AW: Schwerbehindert bei der Einstellung ankreuzen? (ArbG Hamburg 2017)
Verfasst: Freitag 8. Dezember 2017, 15:00
von albin.göbel
tawi hat geschrieben:Gibt es Urteile oder Gesetzestexte?
Hallo, selbst dann, wenn bei Bewerbungen "lediglich" die Erklärung verlangt wird, dass eine Bewerberin "den Bestimmungen des Schwerbehindertengesetzes nicht unterliegt", wäre dies dennoch diskriminierend, obgleich das Schwerbehindertengesetz (SchwbG) schon längst außer Kraft gesetzt worden ist. Denn diese Frage zielt letztlich ab auf eine
unzulässige tätigkeitsneutrale Befragung nach einer Schwerbehinderung,
ArbG Hamburg, 27.06.2017, 20 Ca 22/17. Näheres in
jurisPR-ArbR 49/2017 Anm. 5
Leitsätze:
1. Die in einem vom Arbeitgeber vorformulierten Arbeitsvertrag enthaltene Erklärung des Arbeitnehmers, nicht den Bestimmungen des Schwerbehindertengesetzes zu unterliegen, indizier Benachteiligung wegen einer Behinderung.
2. Die tätigkeitsneutrale Frage nach einer Schwerbehinderung bei einer Einstellung ist unzulässig.
Hier sind BR/PR sowie SBV gemeinsam gefordert,
dass derartige seit über 15 Jahren gemäß der h.M.
diskriminierende Formulare endlich entsorgt bzw.
geschreddert werden. Vgl auch ZB-Archiv 4/2017
Viele Grüße
Albin Göbel
AW: Schwerbehindert bei der Einstellung ankreuzen? (LAG Hamburg 2017)

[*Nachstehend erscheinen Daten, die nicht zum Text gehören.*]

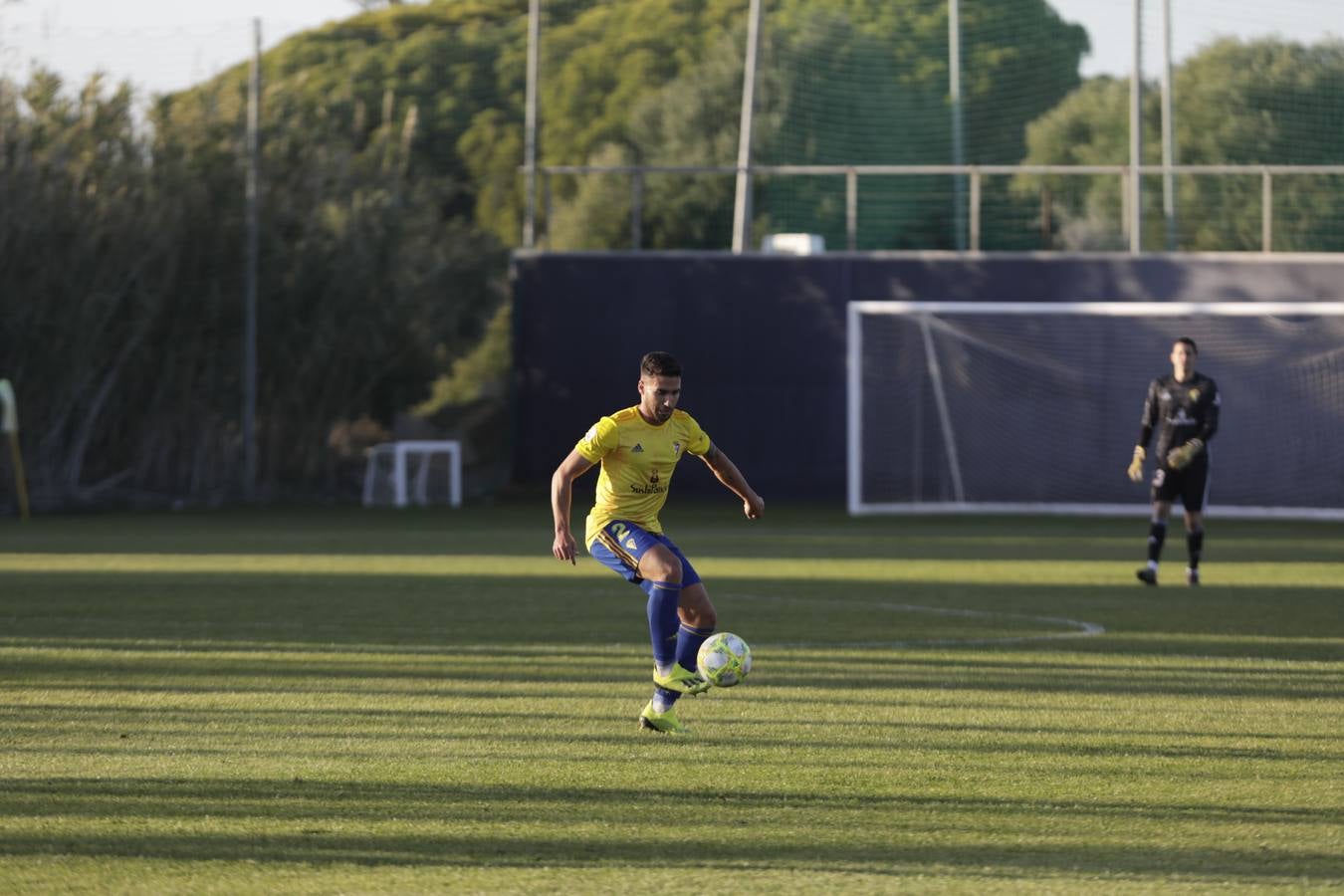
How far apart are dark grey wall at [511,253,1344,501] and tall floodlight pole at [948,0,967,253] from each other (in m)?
2.58

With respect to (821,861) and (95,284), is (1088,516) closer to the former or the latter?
(95,284)

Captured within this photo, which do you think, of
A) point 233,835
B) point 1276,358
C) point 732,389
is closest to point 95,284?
point 732,389

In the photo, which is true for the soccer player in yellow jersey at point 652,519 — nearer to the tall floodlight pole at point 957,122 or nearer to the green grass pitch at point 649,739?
the green grass pitch at point 649,739

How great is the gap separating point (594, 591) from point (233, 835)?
9563mm

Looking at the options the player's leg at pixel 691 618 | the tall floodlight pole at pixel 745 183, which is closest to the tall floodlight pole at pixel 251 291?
the tall floodlight pole at pixel 745 183

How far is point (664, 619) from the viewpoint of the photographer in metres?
8.61

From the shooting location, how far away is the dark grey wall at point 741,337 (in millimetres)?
30438

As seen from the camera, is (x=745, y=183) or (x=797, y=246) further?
(x=745, y=183)

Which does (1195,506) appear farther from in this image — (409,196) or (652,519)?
(409,196)

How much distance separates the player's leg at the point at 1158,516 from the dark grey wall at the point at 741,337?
13716 millimetres

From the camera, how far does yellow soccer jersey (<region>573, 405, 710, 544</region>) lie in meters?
8.69

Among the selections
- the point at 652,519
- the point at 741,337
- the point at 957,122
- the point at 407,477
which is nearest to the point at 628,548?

Verfasst: Montag 12. Februar 2018, 17:00
von albin.göbel
Das
LAG Hamburg hat am 30.11.2017 unter dem AZ.: 7 Sa 90/17 die Berufung der Beklagten zurückgewiesen sowie der Anschlussberufung des Klägers stattgegeben in vollem Umfang. Wäre der Bewerber zuvor arbeitslos gewesen, so wäre nicht nur Entschädigung – sondern vielmehr Schadensersatz in Betracht gekommen:
Leitsatz:
Enthält ein Arbeitsvertragsformular, das dem Bewerber nach einem Einstellungsgespräch zur Unterzeichnung vorgelegt wird, die Formulierung "Der Mitarbeiter erklärt, dass er zum Zeitpunkt des Vertragsschlusses den Bestimmungen des Schwerbehindertengesetzes nicht unterliegt.", so liegt allein hierin eine Benachteiligung wegen der Schwerbehinderung nach § 3 Satz 1 AGG. Das gilt jedenfalls in den Fällen, in denen die Schwerbehinderung keinerlei Auswirkungen auf die auszuübende Tätigkeit haben kann.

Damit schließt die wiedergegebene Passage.